Out of the Broomcloset

It’s been some time since this column offered a Solstice tale as more pressing events have been intruding daily, taking away our calm, our leisure. And, perhaps, someday, a tale of changing seasons will no longer make much sense. But here we are now, still a distance from that potential future.

Light and Darkness, the contending forces, each having their season to ascend, then to decline, an almost imperceptible shift as they engage in their eternal dance. In many strands of modern Paganism this is delineated in the tale of the Holly and the Oak.

Both trees have substantial folklore, and so particular properties are associated with them and they are employed in various magical workings.

The Oak, having achieved full vigor at the Summer Solstice, has given its all by the end of harvest, dropping first its acorns and then its leaves before going dormant in hibernation. The world now belongs to the Holly, its evergreen branches bearing fruit as the Winter Solstice approaches, one of the evergreen sentinels. Here we remain until the Sun returns and the Oak reasserts its position.

Holly, associated with Mars, Saturn, and all that implies, is, above all, protective; animals nesting higher up the tree are surrounded by leaves with spiked ends, certainly but the association extends beyond the obvious. Planted in pairs, they are the guardians of entrances (and misfortune follow those who cut down one, or both). It was one of the sacred trees to the Druids, a sprig carried to ward off misfortune, which extended in lore to, when displayed in the house, keeping away undesirable spiritual entities, and haunting.

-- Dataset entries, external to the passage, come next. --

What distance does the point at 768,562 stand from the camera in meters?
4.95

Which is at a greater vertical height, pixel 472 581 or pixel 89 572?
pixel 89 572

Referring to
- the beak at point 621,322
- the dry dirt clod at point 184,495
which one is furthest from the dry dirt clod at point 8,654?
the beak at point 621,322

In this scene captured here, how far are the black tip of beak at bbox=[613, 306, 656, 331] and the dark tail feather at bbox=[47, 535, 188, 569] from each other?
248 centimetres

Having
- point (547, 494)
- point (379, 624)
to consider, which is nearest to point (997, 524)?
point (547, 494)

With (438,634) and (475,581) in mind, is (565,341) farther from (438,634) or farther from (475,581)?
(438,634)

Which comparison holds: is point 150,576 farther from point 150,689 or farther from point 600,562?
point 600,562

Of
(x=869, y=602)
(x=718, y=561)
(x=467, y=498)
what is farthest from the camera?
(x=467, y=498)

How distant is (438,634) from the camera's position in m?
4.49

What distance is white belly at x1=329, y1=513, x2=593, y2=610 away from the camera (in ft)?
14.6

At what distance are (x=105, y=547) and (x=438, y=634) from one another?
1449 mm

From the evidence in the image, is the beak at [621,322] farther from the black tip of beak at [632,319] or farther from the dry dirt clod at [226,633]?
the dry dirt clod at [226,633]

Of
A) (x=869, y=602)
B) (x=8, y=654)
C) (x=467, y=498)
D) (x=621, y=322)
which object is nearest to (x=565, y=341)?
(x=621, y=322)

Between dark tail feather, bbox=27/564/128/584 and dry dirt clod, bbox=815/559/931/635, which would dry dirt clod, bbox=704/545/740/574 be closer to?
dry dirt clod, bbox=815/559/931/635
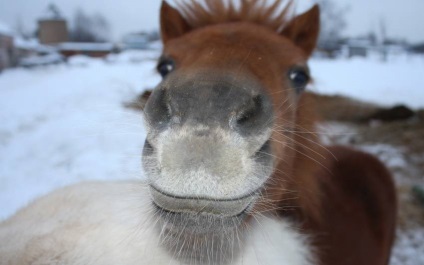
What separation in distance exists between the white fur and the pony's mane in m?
1.28

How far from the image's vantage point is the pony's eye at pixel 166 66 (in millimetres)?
1839

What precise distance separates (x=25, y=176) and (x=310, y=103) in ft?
→ 13.8

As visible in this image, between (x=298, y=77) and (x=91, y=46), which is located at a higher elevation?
(x=298, y=77)

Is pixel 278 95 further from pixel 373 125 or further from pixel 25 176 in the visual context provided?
pixel 373 125

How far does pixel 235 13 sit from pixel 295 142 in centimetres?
103

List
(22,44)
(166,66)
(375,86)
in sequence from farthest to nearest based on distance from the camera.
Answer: (22,44) < (375,86) < (166,66)

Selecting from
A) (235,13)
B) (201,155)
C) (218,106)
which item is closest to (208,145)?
(201,155)

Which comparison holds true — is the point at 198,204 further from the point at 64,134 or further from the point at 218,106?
the point at 64,134

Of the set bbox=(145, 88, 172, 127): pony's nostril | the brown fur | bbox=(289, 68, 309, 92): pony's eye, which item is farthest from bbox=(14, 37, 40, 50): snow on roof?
bbox=(145, 88, 172, 127): pony's nostril

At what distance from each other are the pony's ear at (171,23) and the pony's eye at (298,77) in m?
0.89

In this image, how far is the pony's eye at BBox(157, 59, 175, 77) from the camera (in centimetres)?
184

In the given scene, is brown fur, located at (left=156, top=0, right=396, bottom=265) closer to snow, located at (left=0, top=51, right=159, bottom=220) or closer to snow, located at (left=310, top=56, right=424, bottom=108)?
snow, located at (left=0, top=51, right=159, bottom=220)

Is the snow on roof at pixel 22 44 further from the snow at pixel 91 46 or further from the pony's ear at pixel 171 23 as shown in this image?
the pony's ear at pixel 171 23

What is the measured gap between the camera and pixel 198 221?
116 cm
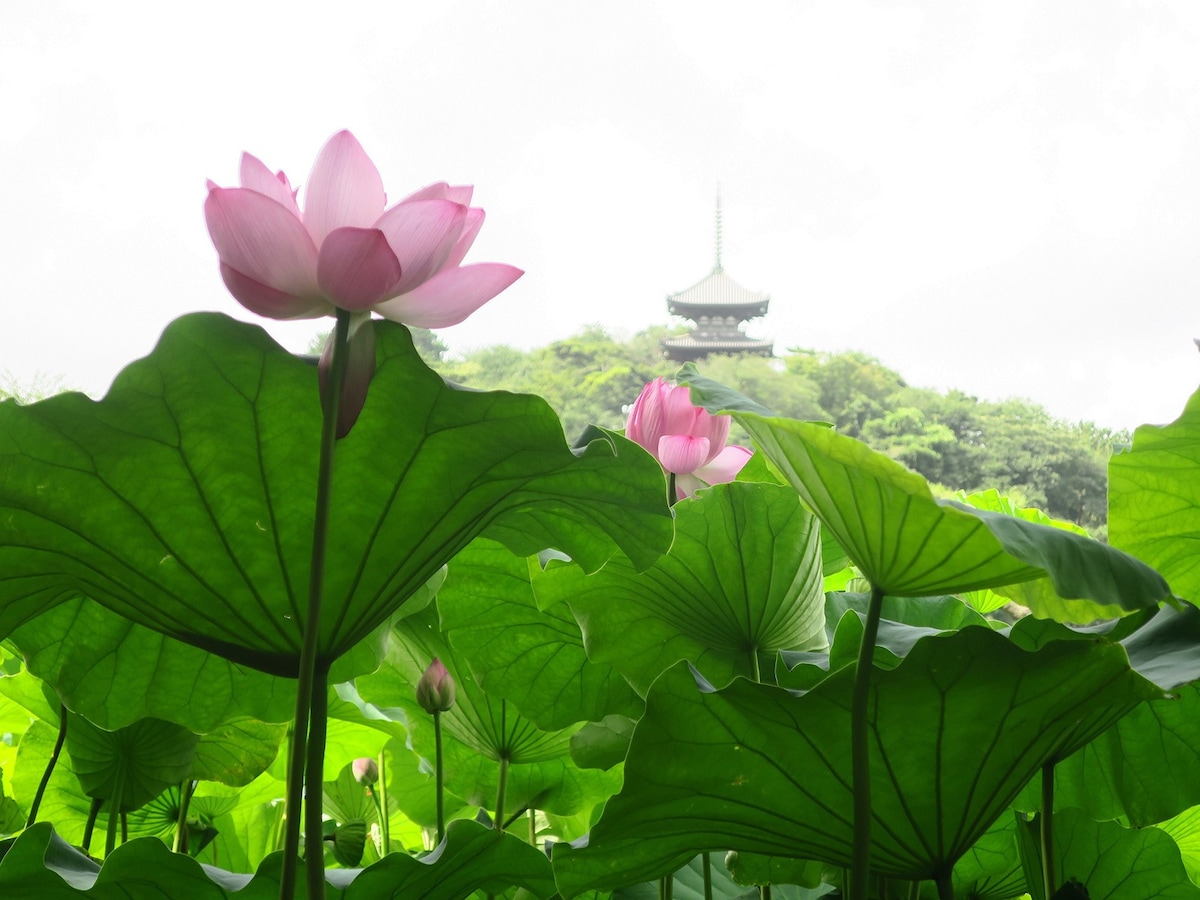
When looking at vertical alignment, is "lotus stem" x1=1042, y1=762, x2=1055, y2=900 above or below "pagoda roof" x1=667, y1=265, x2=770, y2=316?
below

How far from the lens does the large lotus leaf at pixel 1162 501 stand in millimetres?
561

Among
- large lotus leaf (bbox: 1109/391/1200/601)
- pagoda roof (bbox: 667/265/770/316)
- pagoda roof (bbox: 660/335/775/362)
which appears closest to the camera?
large lotus leaf (bbox: 1109/391/1200/601)

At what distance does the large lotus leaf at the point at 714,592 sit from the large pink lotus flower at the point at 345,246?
0.19m

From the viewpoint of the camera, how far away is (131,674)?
0.57m

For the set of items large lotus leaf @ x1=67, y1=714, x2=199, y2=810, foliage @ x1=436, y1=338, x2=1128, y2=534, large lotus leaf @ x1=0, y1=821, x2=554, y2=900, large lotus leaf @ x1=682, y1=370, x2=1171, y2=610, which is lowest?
large lotus leaf @ x1=0, y1=821, x2=554, y2=900

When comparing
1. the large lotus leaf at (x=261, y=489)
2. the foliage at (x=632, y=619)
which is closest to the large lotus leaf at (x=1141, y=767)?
the foliage at (x=632, y=619)

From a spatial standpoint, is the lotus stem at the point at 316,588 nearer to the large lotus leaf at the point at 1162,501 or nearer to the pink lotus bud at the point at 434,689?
the pink lotus bud at the point at 434,689

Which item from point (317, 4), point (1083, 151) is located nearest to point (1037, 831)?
point (1083, 151)

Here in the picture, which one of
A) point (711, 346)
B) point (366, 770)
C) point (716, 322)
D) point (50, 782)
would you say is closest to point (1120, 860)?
point (366, 770)

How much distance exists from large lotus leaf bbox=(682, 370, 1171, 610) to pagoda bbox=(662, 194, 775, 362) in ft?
76.1

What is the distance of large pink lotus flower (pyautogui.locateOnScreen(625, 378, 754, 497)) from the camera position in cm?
65

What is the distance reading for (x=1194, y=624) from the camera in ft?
1.40

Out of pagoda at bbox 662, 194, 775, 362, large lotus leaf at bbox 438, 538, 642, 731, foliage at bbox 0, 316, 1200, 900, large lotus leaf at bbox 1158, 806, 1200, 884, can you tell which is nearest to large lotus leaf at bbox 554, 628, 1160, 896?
foliage at bbox 0, 316, 1200, 900

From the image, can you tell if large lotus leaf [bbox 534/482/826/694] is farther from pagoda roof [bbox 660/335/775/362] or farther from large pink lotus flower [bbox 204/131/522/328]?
pagoda roof [bbox 660/335/775/362]
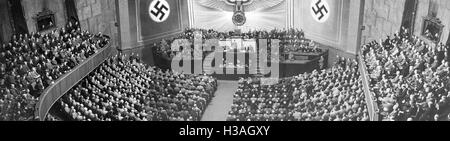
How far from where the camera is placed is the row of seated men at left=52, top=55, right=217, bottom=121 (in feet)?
76.4

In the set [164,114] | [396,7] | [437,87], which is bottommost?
[164,114]

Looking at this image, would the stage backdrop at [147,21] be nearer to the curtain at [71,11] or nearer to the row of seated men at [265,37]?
the row of seated men at [265,37]

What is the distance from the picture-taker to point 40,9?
29.8m

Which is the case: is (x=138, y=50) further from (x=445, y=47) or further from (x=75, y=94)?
(x=445, y=47)

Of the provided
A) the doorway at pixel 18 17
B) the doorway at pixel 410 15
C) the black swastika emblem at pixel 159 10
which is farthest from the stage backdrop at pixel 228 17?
the doorway at pixel 18 17

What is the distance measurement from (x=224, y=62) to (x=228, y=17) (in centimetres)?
695

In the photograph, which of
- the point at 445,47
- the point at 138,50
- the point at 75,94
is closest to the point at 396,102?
the point at 445,47

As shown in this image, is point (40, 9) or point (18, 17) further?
point (40, 9)

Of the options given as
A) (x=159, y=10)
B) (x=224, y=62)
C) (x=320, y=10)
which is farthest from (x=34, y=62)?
(x=320, y=10)

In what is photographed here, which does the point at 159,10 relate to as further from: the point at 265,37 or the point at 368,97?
the point at 368,97

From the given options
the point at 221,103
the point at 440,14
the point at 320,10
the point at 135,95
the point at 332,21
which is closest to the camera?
the point at 135,95

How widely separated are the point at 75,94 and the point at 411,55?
48.5 ft

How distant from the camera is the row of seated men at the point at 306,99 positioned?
22175mm
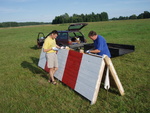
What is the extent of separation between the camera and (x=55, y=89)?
14.7 ft

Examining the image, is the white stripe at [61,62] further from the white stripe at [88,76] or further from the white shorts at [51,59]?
the white stripe at [88,76]

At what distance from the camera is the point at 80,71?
4.02 meters

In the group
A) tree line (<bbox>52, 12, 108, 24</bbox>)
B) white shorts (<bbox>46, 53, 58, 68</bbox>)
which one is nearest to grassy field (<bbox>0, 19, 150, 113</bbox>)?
white shorts (<bbox>46, 53, 58, 68</bbox>)

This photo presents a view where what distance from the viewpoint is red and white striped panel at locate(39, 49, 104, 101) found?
Answer: 3488 mm

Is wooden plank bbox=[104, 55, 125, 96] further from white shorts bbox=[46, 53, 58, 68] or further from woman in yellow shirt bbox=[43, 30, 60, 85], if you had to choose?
white shorts bbox=[46, 53, 58, 68]

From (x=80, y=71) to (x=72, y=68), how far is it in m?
0.46

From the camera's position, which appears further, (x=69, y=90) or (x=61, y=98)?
(x=69, y=90)

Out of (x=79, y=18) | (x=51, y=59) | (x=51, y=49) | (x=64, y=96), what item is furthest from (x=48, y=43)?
(x=79, y=18)

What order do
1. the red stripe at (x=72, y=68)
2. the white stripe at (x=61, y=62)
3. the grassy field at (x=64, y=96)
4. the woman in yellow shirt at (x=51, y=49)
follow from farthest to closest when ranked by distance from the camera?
the white stripe at (x=61, y=62) < the woman in yellow shirt at (x=51, y=49) < the red stripe at (x=72, y=68) < the grassy field at (x=64, y=96)

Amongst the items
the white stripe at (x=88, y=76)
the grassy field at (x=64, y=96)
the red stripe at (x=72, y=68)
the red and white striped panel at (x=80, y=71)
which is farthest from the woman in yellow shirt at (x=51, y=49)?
the white stripe at (x=88, y=76)

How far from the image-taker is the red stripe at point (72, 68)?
4202 mm

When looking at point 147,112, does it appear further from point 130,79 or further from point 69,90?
point 69,90

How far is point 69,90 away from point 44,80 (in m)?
1.46

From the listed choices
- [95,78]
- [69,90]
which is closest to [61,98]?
[69,90]
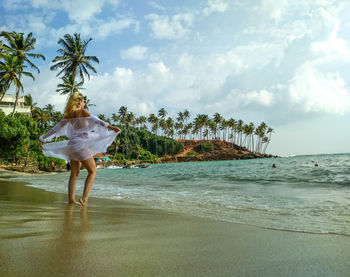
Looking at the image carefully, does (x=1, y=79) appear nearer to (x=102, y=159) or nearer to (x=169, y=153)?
(x=102, y=159)

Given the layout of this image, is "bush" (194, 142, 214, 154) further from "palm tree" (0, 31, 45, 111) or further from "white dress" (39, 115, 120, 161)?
"white dress" (39, 115, 120, 161)

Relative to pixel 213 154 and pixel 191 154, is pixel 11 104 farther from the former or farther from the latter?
pixel 213 154

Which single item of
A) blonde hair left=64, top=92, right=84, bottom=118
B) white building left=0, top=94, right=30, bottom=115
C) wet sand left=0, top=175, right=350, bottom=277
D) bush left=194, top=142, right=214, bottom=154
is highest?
white building left=0, top=94, right=30, bottom=115

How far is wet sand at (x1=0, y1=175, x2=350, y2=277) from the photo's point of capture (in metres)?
1.66

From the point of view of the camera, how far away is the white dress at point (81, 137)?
4.48 meters

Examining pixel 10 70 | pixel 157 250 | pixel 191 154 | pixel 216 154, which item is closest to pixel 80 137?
pixel 157 250

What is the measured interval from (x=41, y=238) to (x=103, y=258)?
758 millimetres

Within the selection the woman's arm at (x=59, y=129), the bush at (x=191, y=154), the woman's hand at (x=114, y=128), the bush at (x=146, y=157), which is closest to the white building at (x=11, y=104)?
the bush at (x=146, y=157)

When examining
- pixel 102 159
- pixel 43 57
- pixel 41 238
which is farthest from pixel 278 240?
pixel 102 159

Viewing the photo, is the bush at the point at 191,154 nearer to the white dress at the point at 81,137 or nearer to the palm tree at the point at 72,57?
the palm tree at the point at 72,57

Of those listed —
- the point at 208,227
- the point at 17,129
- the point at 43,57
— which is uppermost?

This was one of the plants brought into Roman households during the Saturnalia, one of the many customs for this holiday that were lifted wholesale in our Yuletide celebrations (along with candle lighting, giving presents, a common celebration in which distinctions of economic and social status were temporarily suspended). Finally, it was felt to ward off lightning strikes, poison, and fire. All of these attributes may be incorporated into all manner of protective charms or spell work.

The basics of this one are courtesy of Judika Illes, contained in her “Encyclopedia of 5000 Spells”, which is a treasure and perfect for self-gifting- ‘tis the season, and all that. Having problems with a coworker being too chummy? HR or Compliance doesn’t feel the need to intervene? Fill a jar with holly leaves, add to it a “tag” representing the individual- a photo, a part of a coffee cup they’ve touched, or if all else fails, just write their name on a piece of paper add a stick figure if you like. Pour in black coffee, no sweetener.

Focus on the rat in question while assembling all this, their clammy hands, leering eyes, whatever is most annoying, or loathsome; you’ll do fine hitting the right frame of mind for the sleaze. Seal tight and put in a safe place- my default is generally the refrigerator. They’ll be fine, as long as they don’t return to their tacky ways. If they do, you should see them soon out of the picture, various afflictions occupying their attention.

The Oak, conversely, was associated with thunder and lightning, associated with Zeus, or Thor, as you like. Once struck by lightning, however, it too would protect against calamity, when carried, especially for sailors. Acorns (no surprise here) are strongly tied to male virility and potency. We’ll deal with all that some other time, or, referring to the above ritual, one could say, take two acorns and add them to the jar as is or smashed, as you like.

Far be it from me to pass judgment on what brings joy to you this holiday season (and yes, Holly, Holy, and Holiday are all interrelated). May you and yours have a joyful, prosperous 2022. Now, go deck your halls with… you know what.